Optimal Classification Cutoff For Weighted Sum of TPR and TNR

Mark sandstrom
Tue Dec 22 12:24:12 2015

Optimal cuttoff for user-defined weighting of True Positive Rate (TPR) vs. True Negative Rate (TNR)

SUMMARY

  • Classification of predictions produced by a given model into 'pos' and 'neg' classes depends on the cutoff value.
  • When true pos/neg values for the observations are knowable, accuracy of predictions can be computed as a function of pos/neg classification cutoff.
  • pos and neg case prediction accuracies i.e. TPR and TNR can have differing weights: Classification quality score can be computed as a weigthed sum a*TPR + (1-a)*TNR.
  • The app visualizes the optimal classification cuttoff for such a user-defined weighted sum of TPR and TNR.

The data

In the example app server.R forms a set of prediction scores [0..1] s and corresponding true 0/1 class labels l:

library(ROCR); data(ROCR.simple); 
dr = as.data.frame(ROCR.simple)
l = dr$labels
L = length(l)
s = dr$predictions + rnorm(L)*.1 - L:1/(L*10)
  • For real usage, prediction scores s would be produced e.g. by a machine learning algo based on observed feature values of objects to be classified.
  • For real user scenarios, the above code is to be replaced by code that forms / brings in the actual prediction scores and true classes of observed objects.

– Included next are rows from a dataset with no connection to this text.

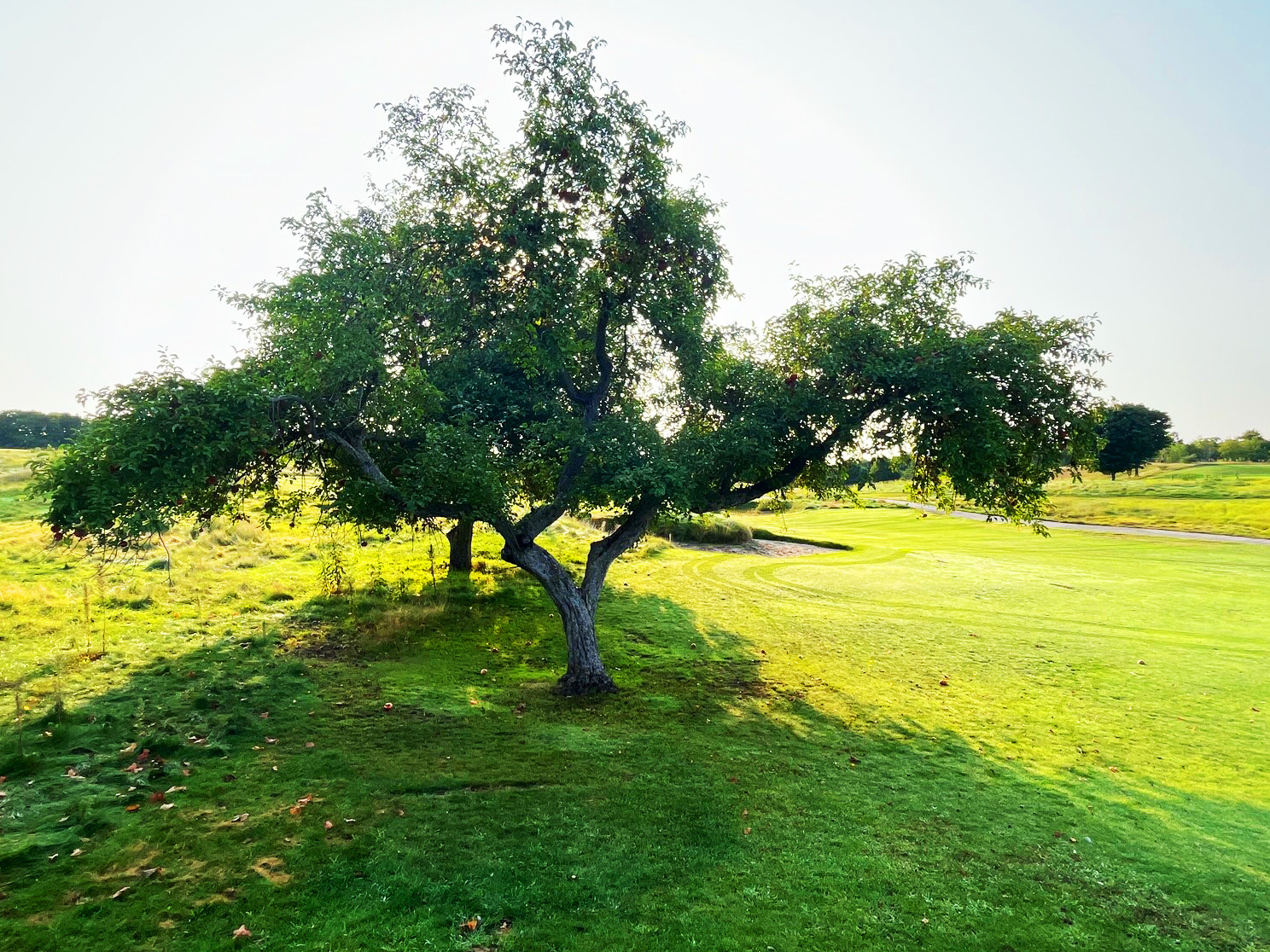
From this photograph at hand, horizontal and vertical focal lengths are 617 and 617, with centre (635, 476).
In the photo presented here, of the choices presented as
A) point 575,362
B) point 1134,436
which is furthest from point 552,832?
point 1134,436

Accuracy as function of cutoff

  • The prediction model gives a score s [0..1] for each observed object, and such scores, if > cutoff are classified into 'pos' class 1 and into 'neg' class 0 othw
  • The portion of correct classifications of such scores s w.r.t. to their true labels l, i.e., accuracy of the classifier is thus a function of the cutoff value: plot of chunk unnamed-chunk-2
  • Cool.

Weighted accuracy of 'pos' and 'neg' cases

  • In many scenarios, correctly classifying the 'pos' and 'neg' objects have differing relative importances.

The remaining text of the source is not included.